Today, Mr O'Connor is considered one of the most accessible CEOs in Singapore's tight-lipped corporate world. He puts it down to the decision he made years ago to seek work that involved interacting more with people rather than the dull clerical jobs he'd been doing.

"If you ask me today, I never thought about achieving this position when I first started my job," he says, though he admits that once he saw his career path taking shape, he was determined to become a top executive by the time he was 30 years of age.

He missed his target, but not by much.

"My own personal goal was 30 and I missed it by two years, but then I was a deputy managing director for two years and my boss was six weeks on and six weeks off, so I was kind of already a half-MD," he recalls.

His climb to the top job was not an easy one, though. Courts, a venerable name in English retailing dating back to 1850 in Canterbury, fell on hard times and went belly-up at home in 2004, leaving only a modest Asian operation concentrated in Singapore and Malaysia, along with a chain of stores in the Caribbean. The Asian operation was spun off with new investors and is now beginning to thrive.

Mr O'Connor began his own retail journey in the UK at age 18 as a trainee buyer — "one of the most boring jobs in my life", he recalls. "I had done work as a shipping clerk and I was bored. I just needed something that would allow me to exercise my social skills and my negotiating ability."

He got the break he sought when the company's chairman asked the buying director to hire a young, "untainted and mouldable" person because he was fed up with people who came from corporate backgrounds. Many of them, the chairman thought, spent too much time on the golf course and seemed better at "selling a story than [selling] the business".

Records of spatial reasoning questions

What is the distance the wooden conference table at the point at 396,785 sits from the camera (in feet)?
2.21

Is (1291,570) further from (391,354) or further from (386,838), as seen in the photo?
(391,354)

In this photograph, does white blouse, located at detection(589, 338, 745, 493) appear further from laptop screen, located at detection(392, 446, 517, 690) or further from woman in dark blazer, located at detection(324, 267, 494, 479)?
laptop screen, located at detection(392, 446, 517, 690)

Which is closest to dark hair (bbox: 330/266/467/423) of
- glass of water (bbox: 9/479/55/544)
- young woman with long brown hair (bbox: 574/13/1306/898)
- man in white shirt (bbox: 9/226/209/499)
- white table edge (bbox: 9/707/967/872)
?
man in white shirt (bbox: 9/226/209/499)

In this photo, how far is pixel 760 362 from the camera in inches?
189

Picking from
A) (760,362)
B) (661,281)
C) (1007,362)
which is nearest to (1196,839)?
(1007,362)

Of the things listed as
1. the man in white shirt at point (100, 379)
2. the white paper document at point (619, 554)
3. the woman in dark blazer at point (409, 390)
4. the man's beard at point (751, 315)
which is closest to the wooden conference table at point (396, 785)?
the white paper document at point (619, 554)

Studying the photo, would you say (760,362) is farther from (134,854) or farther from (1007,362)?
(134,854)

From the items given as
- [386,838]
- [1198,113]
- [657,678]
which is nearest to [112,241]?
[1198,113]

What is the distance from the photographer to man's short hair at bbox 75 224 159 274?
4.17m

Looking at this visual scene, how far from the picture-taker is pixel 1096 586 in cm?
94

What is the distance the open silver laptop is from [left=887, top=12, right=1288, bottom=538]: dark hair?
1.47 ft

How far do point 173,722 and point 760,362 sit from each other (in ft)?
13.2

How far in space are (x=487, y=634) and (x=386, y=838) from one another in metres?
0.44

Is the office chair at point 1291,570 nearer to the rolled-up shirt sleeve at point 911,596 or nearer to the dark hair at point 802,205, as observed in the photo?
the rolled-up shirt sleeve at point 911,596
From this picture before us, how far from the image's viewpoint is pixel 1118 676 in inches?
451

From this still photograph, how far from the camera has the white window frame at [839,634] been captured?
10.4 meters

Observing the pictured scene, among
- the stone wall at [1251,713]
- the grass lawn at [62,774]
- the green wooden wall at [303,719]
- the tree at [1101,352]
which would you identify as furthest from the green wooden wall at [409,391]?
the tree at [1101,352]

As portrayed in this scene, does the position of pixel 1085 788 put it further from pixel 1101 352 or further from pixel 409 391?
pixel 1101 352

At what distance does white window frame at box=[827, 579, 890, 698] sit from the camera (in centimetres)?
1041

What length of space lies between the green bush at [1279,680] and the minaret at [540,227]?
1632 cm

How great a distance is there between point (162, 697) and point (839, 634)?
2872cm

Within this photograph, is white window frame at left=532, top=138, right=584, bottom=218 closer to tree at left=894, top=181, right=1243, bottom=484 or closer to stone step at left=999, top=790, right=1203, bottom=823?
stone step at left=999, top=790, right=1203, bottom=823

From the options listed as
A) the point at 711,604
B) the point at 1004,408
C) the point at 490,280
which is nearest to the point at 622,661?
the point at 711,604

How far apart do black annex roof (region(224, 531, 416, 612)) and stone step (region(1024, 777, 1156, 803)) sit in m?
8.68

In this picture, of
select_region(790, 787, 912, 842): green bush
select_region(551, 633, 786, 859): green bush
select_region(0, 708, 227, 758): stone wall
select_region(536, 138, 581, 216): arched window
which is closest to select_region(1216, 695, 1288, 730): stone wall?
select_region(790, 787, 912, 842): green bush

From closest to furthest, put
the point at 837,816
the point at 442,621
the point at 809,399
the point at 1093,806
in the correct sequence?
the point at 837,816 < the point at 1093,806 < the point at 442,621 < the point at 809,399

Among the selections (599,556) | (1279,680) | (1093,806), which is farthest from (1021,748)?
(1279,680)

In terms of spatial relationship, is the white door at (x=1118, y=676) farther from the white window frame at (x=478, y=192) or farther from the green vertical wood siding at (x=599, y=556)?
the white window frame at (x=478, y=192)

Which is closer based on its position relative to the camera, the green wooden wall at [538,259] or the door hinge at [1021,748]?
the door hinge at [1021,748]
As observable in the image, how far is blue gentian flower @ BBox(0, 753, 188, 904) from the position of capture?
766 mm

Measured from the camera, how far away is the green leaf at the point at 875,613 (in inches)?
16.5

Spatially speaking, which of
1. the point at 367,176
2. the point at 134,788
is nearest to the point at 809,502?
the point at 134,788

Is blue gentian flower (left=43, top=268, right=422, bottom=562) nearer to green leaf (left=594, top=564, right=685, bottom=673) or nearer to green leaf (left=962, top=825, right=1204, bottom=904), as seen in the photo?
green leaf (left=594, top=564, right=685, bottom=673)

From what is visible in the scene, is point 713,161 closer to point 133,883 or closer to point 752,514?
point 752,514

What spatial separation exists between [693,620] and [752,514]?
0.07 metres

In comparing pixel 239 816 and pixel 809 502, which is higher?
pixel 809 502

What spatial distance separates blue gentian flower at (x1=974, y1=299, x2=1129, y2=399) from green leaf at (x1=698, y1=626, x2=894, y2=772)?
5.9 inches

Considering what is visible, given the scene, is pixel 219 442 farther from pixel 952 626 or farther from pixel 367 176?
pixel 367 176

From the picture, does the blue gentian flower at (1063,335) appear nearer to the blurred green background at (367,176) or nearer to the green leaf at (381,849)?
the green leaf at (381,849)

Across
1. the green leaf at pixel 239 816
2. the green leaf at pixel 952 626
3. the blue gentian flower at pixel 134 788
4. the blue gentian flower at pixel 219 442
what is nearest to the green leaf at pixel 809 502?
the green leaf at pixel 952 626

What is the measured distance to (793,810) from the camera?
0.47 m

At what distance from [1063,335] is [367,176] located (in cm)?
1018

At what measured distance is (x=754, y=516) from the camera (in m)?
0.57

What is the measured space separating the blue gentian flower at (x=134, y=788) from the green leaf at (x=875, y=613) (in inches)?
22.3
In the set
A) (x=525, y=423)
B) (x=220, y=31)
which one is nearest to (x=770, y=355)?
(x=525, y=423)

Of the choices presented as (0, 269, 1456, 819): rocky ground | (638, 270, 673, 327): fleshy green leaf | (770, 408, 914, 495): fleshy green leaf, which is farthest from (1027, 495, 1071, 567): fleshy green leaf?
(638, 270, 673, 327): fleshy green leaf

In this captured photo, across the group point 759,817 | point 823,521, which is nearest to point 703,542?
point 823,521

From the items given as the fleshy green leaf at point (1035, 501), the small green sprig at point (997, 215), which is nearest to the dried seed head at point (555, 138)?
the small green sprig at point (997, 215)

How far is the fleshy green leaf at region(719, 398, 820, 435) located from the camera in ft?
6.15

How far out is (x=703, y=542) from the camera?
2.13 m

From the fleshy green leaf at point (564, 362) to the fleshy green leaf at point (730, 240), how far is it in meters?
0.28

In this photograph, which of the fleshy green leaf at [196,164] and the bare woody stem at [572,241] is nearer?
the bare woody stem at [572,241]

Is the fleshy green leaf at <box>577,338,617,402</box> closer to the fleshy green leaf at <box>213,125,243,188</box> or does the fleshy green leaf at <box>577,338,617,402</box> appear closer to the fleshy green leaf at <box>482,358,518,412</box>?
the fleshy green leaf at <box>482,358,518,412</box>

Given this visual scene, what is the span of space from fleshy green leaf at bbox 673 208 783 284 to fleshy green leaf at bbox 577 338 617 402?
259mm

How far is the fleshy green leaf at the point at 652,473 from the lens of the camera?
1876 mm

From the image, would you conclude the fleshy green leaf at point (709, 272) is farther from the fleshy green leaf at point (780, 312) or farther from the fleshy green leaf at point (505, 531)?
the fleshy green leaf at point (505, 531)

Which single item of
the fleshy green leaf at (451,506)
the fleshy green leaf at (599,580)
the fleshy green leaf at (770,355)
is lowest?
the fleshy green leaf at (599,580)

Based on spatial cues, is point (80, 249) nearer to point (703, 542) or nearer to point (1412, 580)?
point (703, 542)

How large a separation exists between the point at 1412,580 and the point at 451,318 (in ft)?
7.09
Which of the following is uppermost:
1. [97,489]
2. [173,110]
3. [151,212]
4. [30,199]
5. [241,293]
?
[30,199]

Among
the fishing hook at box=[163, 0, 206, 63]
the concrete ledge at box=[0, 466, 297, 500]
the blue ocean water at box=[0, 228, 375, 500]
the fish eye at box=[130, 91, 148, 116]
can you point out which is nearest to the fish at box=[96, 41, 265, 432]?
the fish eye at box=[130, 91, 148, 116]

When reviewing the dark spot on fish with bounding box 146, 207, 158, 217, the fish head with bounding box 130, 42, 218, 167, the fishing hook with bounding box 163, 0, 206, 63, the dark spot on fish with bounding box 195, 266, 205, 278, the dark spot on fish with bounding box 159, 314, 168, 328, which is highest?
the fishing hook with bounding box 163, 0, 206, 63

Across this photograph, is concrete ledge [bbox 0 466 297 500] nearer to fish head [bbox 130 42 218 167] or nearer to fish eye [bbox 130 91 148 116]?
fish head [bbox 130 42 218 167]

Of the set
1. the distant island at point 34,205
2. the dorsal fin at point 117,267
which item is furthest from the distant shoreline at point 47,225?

*WRITTEN TASK:* Pick up the profile of Mr O'Connor's retail career after its final sentence and write the next part.

*SOLVED EXERCISE:*
But even the new job Mr O'Connor was offered turned out to be very mundane, mostly updating data in the accounts and filling out purchase orders. Soon, however, more responsibilities came his way.

"I was thrown a lucky curve for me but it was very unfortunate for my boss, who fell ill, and he had to take three to six months off and I was the only person available to do the job," he admits.

The chairman, Mr O'Connor says, was the kind of person who liked to empower others. "He would say, 'If you feel like what you're doing is right for the company, then do it and you won't get into trouble.' "

This was the break the young high-school dropout needed to prove his worth and it offered a lot of opportunity at a young age.

FOLLOW THE BOSS

To this day Mr O'Connor says he has been following his former boss's style of management although he has adapted it to changing times.

"I try to follow what my boss taught me and try to hire young talents. I take a very active human resource role and gave HR a seat at the top table as soon as I had the power," he explains.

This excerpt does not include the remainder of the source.